A total of 172 women and 92 men diagnosed with MS completed Multiple Sclerosis Impact Scale, University of Washington Self Efficacy Scale, Rosenberg Self-Esteem Scale, Body Esteem Scale, Brief Illness Perception Questionnaire, Treatment Beliefs Scale, Actually Received Support Scale, and Socioeconomic resources scale. Physician's assessment of health status was determined with Expanded Disability Status Scale.
Linear regression analysis was conducted to identify the subsets of patients with various patterns of subjective health and Expanded Disability Status Scale (EDSS) scores. Patients overestimating the impact of their disease presented with significantly lower levels of self-esteem, self-efficacy in MS, and body esteem; furthermore, they perceived their condition more threatening than did realists and underestimators. They also assessed anti-MS treatment worse, had less socioeconomic resources, and received less support than underestimators. Additionally, underestimators presented with significantly better perception of their disease, self, and body than did realists.
Self-assessment of MS-related symptoms is associated with specific perception of personal resources in coping with the disease. These findings may facilitate communication with patients and point to new directions for future research on adaptation to MS.
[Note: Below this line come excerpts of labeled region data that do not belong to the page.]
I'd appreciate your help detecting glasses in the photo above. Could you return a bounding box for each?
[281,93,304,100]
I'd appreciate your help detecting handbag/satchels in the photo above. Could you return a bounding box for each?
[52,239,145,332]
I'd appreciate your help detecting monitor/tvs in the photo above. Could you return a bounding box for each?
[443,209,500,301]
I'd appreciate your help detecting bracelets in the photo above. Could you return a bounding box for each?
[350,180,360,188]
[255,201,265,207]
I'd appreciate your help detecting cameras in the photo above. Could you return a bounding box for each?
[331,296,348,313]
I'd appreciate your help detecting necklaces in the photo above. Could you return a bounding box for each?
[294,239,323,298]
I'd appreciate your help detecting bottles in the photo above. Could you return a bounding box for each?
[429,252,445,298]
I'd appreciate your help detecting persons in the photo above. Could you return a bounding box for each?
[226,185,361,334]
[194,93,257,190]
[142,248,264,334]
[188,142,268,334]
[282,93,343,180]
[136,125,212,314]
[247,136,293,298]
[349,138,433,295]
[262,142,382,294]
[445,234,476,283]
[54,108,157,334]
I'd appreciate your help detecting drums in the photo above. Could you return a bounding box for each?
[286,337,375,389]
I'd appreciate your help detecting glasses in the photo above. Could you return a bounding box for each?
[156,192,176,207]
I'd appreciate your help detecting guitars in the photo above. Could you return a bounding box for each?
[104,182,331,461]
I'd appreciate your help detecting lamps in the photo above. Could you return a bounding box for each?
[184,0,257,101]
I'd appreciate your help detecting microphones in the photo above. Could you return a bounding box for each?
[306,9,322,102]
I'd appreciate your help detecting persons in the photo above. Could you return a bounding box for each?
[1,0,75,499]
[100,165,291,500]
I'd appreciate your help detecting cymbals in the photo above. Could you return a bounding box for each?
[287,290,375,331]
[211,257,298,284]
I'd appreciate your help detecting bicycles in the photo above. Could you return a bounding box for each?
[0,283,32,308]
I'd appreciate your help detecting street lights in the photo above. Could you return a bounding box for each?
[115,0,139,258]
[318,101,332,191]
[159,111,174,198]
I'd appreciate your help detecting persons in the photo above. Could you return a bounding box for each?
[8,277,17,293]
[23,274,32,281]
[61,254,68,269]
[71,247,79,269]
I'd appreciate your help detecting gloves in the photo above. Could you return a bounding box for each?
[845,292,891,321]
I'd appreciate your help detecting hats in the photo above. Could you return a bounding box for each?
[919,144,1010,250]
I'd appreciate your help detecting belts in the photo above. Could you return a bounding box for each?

医生对疾病严重程度的评估与患者对疾病严重程度的主观表述之间的差异,可能会影响医患沟通以及慢性病(如多发性硬化症,MS)的管理。基于这些原因,识别那些对MS影响有不同估计的患者所具有的区别因素非常重要。
本研究的目的是验证高估或低估MS影响的患者在对个人资源的认知上是否与对自身身体状况有现实评估的个体存在差异。
总共172名被诊断为MS的女性和92名男性完成了多发性硬化症影响量表、华盛顿大学自我效能量表、罗森伯格自尊量表、身体自尊量表、简短疾病认知问卷、治疗信念量表、实际获得支持量表和社会经济资源量表。医生使用扩展残疾状态量表来确定健康状况评估。
进行线性回归分析以识别具有不同主观健康模式和扩展残疾状态量表(EDSS)评分的患者子集。高估自身疾病影响的患者自尊水平、MS方面的自我效能和身体自尊水平显著较低;此外,他们比现实主义者和低估者更觉得自己的状况具有威胁性。他们对MS治疗的评估也更差,社会经济资源更少,并且比低估者获得的支持更少。此外,低估者对自身疾病、自我和身体的认知明显比现实主义者更好。
对MS相关症状的自我评估与应对疾病时对个人资源的特定认知相关。这些发现可能有助于与患者的沟通,并为未来关于适应MS的研究指明新方向。